Maybe I'm missing something - but to me, the only reason you would shoot tethered is because you want to see the images on the computer monitor as you take them.  If you're going to be sitting in front of the computer anyway, why bother using your phone as a remote?

Just give me one example of a time when you would have to shoot tethered and also not be near the camera/computer.  Seriously- When would you use it?  I can only think of one or two very limited situations where this would actually make things easier.


----------



## WhineAndDine (May 21, 2009)

lol thats funny you posted that.  take a look at the second tutorial.  notice who made it.   


of course there are other options, but the thing thats selling me on this iphone app is the ability to view live view on the iphone.  i dunno, call me a geek, call me a technojunkie but that is just ultra ultra cool to me :thumbup:






gryphonslair99 said:


> I find this to be a far cooler app, and no laptop needed.
> 
> Camera Hacker: Forums: TI-89 program to do a time lapse photography on Canon SLR
> 
> ...


----------



## Montana (May 21, 2009)

I see no point at all to why this would be a valid way of shooting.  The only "cool" part is that it can be done and someone figured out how to do it.  Not worth the effort in my opinion.


----------



## Garbz (May 22, 2009)

Well lets face it. about 70% of the apps in the AppStore serve no useful purpose. But man this would get the girls.


----------



## table1349 (May 24, 2009)

filmphoto said:


> I love the idea of this app - and it would be kind of cool impressing the clients by wandering around the studio with my iphone taking pictures - but actually for me I can't find a use for it.
> 
> I'll probably get it anyway just so occasionally I can pull off the cool factor.  You sit at the back of the studio with the camera just sitting on the tripod going "Left a bit, bring the arm down, just smile" CLICK!
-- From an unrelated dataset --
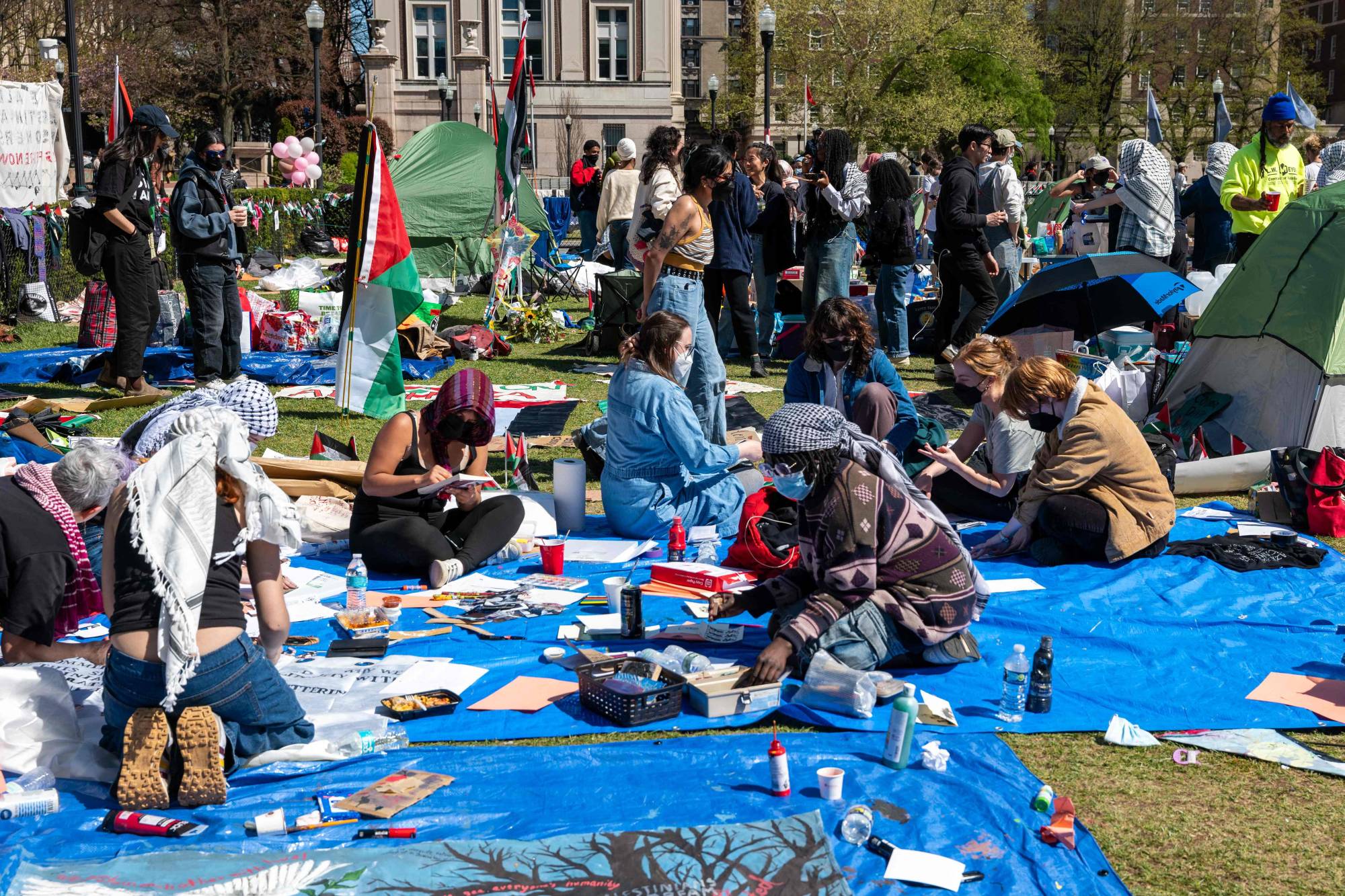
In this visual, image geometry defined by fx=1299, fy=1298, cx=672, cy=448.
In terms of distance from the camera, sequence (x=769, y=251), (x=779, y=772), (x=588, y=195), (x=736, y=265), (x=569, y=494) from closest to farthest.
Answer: (x=779, y=772), (x=569, y=494), (x=736, y=265), (x=769, y=251), (x=588, y=195)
Gee I have the same thing now.  It's called a Wireless remote.


----------



## burstintoflame81 (Mar 6, 2010)

I was just checking out this app when I was looking at genuine fractals on OnOnes website. You do not need a wireless connection, just a wi-fi laptop to communicate with the Ipod/Iphone. Its an Ad-Hoc network. Also, you can now adjust the settings on the camera as well ( in the $19.99 ) version. I think it would be cool to be able to move about and check the changes to the camera without being forced to stand in front of the camera. This way you could be your own assistant in a studio. Holding reflectors, re-adjusting lighting and not constantly having to run back to the camera. I may get it. Also has a cool time lapse function that would just be fun for parties or events as long as you felt the camera was safe from people tampering with it or it getting knocked over.


----------



## matseski (Mar 8, 2010)

Depending on the specifics of the app, this could have lots of uses.  Lets say you are asked to shoot a sporting event/dance recital, music performance and you have several bodies.  You could set them up where you expect you will have photo opportunities (under basket, goal line, low center stage angle, drummer, etc and hook them up to cheap laptops (you can get laptops to run a program like this for less than $50).  Now you can walk around to get those lucky shots while still having coverage over key areas.  Also, for taking pictures of small children and of yourself.  Other uses could include documenting events over a few hours with images taken when a certain criteria is met (other than standard time intervals).  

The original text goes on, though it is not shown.